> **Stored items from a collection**
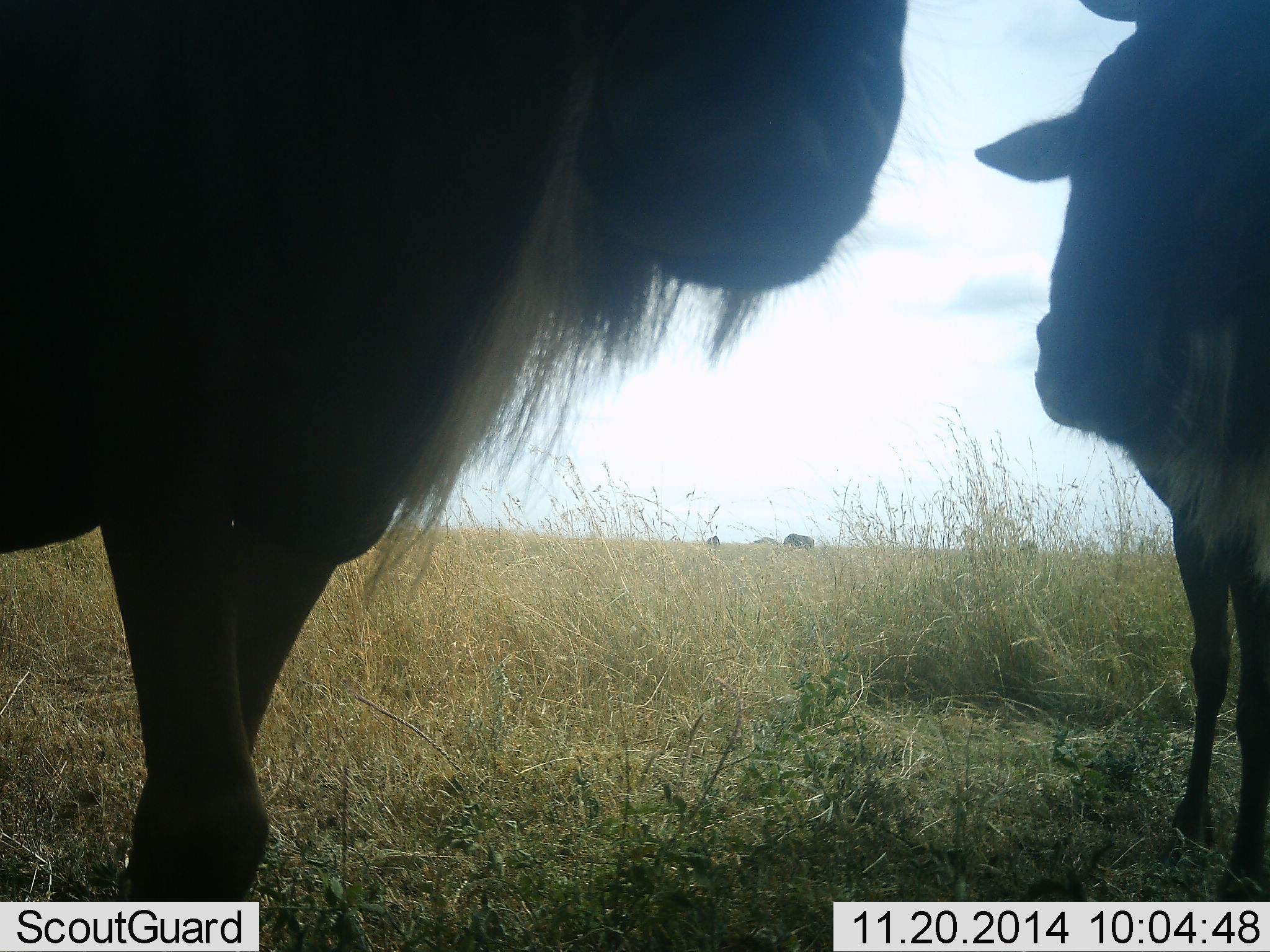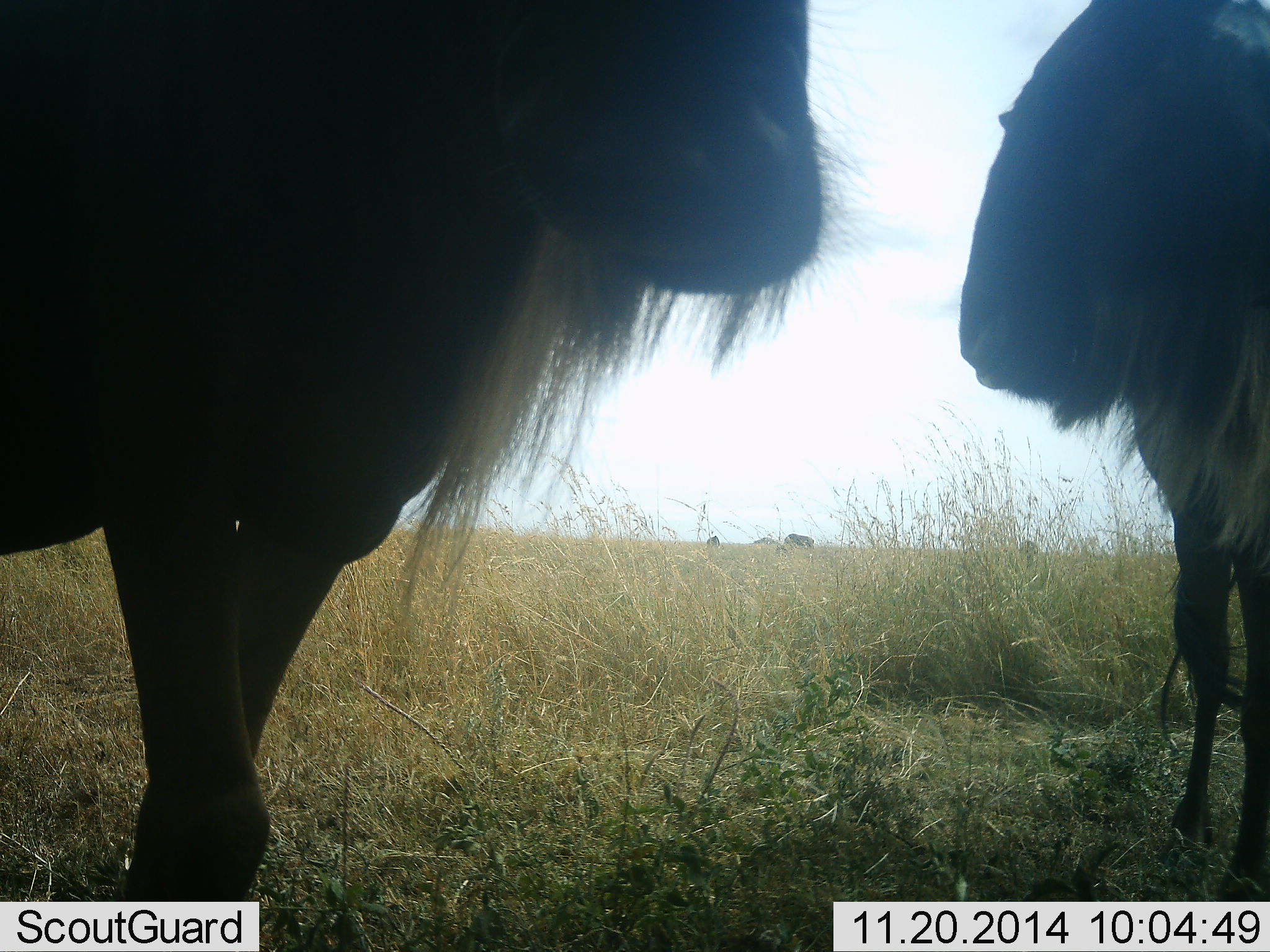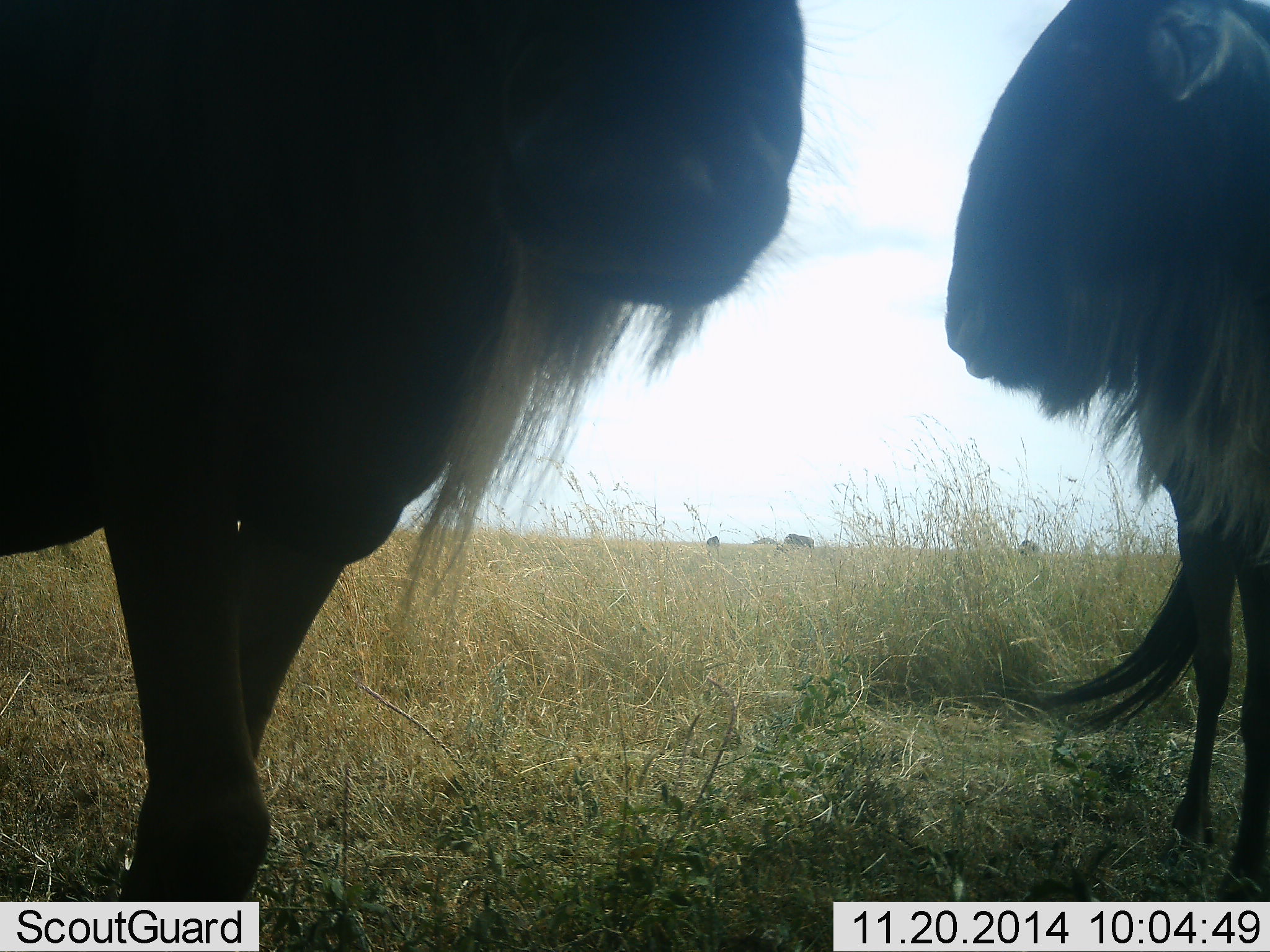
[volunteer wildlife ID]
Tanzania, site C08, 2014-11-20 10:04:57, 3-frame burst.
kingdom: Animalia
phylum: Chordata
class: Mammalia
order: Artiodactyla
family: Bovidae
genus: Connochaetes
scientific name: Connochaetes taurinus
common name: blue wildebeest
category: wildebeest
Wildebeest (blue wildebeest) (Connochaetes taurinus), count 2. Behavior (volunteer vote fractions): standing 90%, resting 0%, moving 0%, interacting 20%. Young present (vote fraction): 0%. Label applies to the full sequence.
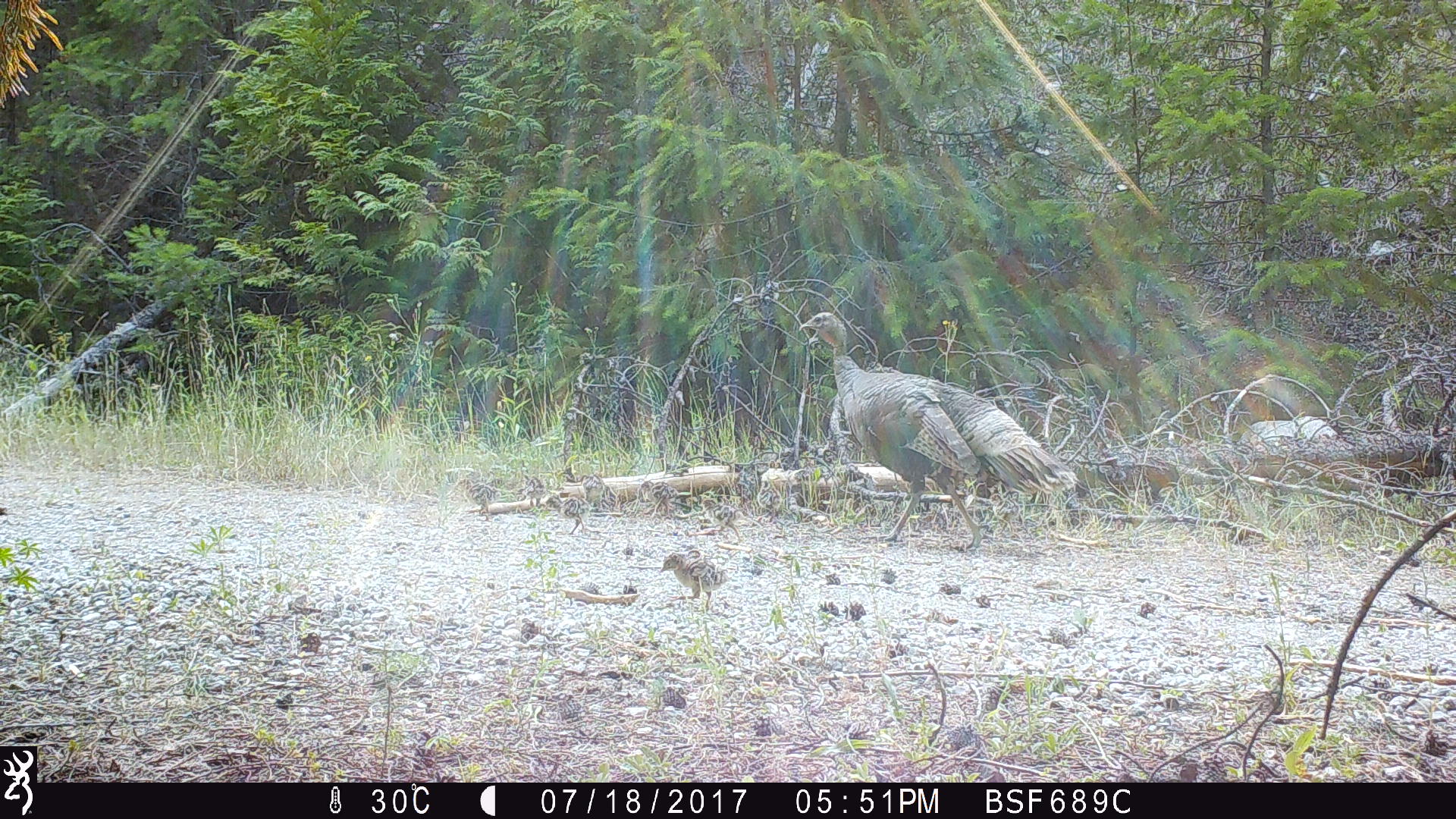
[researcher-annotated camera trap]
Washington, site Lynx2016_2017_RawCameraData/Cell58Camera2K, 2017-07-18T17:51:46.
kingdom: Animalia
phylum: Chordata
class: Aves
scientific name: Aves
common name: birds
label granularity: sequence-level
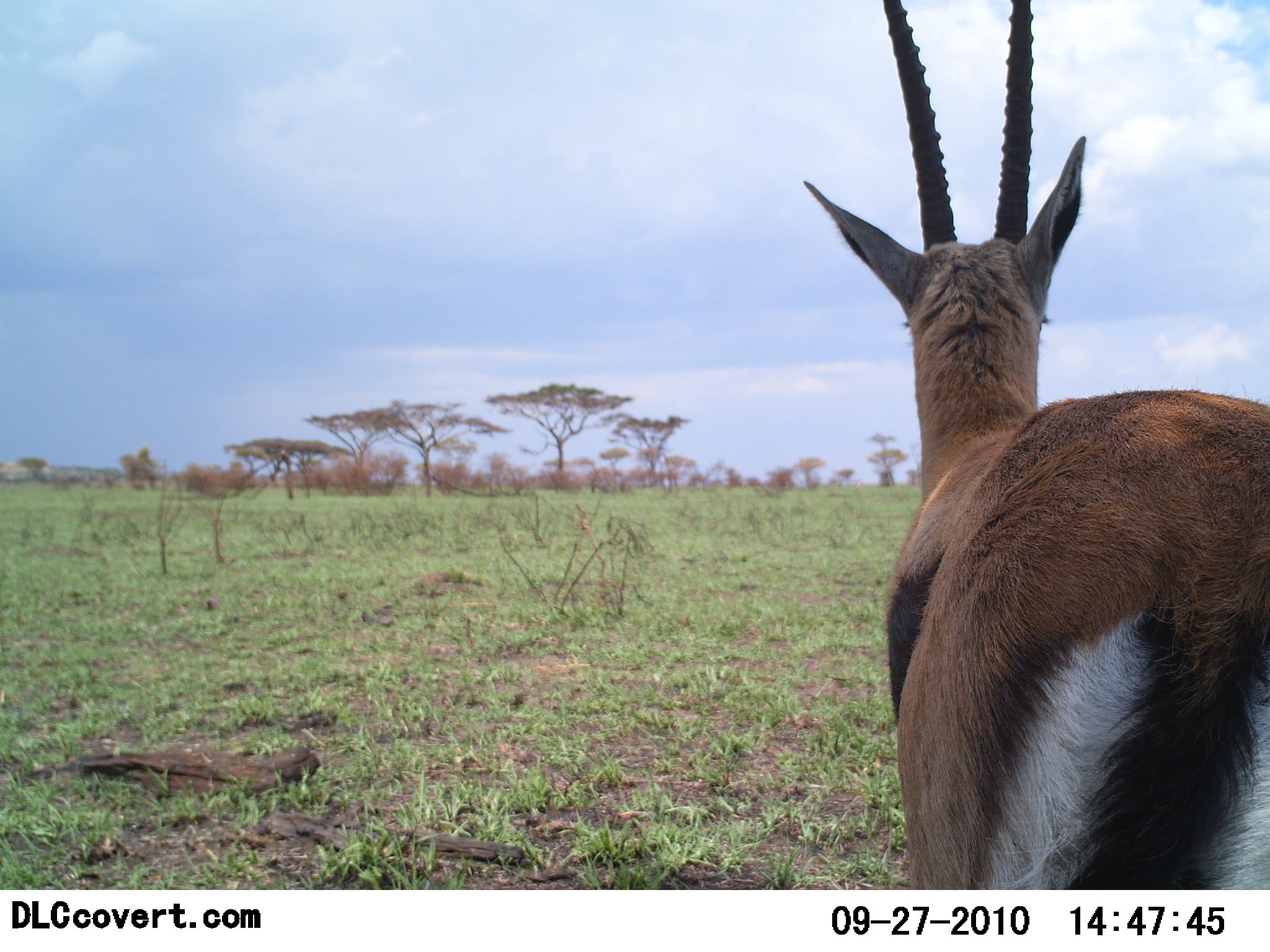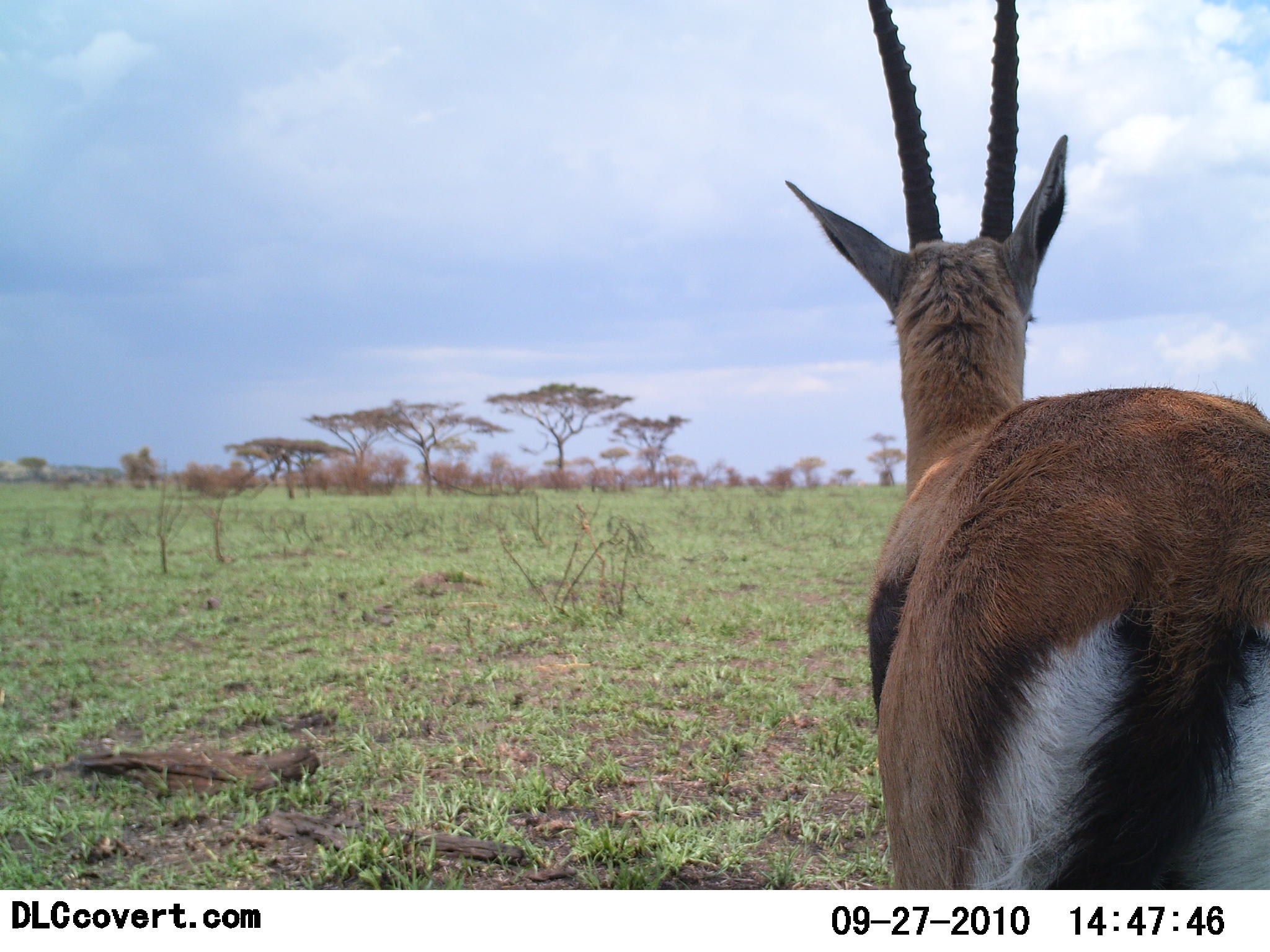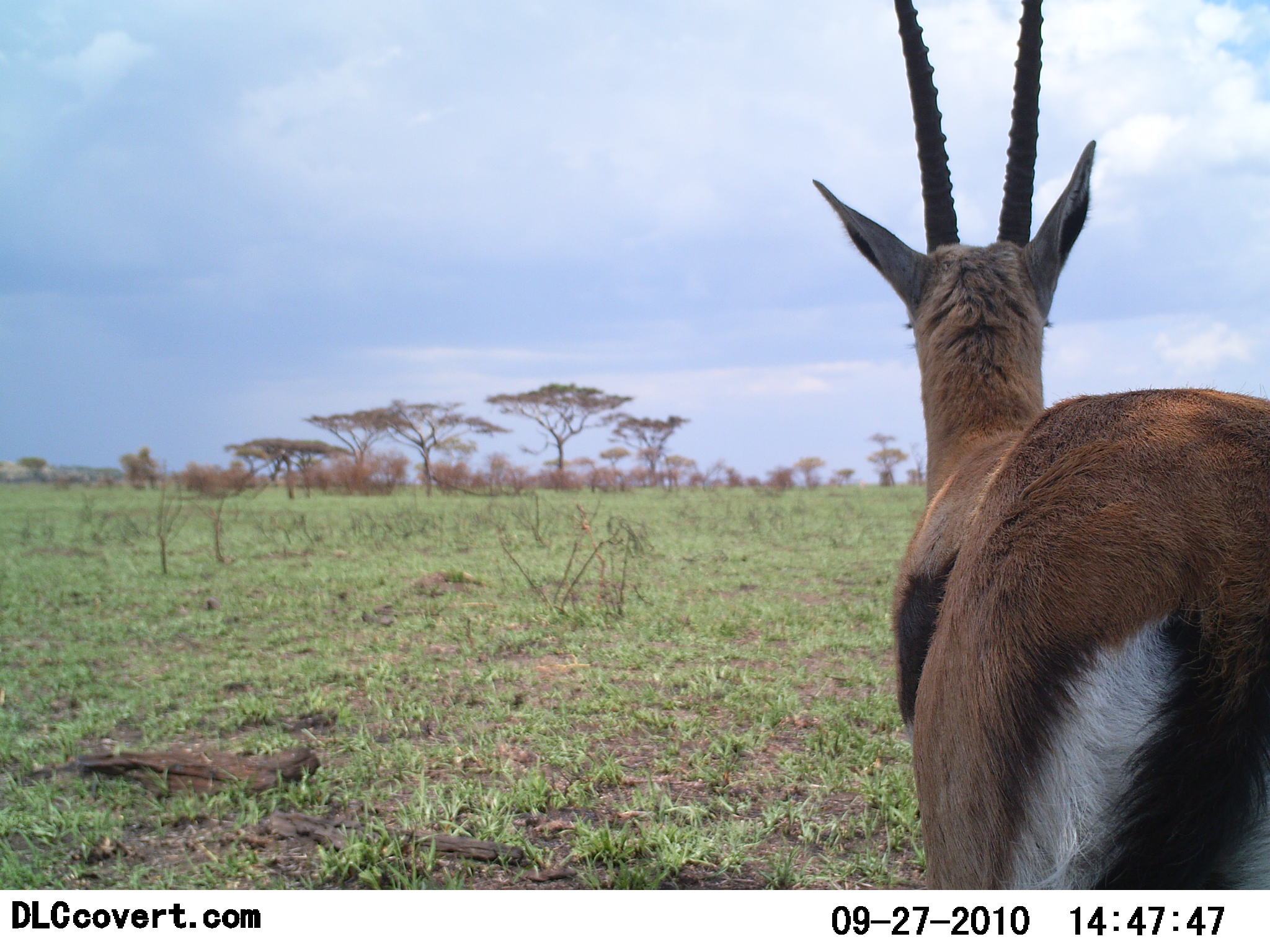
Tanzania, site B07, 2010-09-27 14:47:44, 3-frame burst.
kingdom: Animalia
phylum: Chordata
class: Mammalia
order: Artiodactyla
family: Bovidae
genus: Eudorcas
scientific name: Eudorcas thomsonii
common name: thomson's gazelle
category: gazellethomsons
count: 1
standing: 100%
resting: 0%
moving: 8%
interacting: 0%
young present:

> **The problem**
Say how many lines in the data hold the string "Tanzania". No other content should accompany the number.

> **Exercise response**
2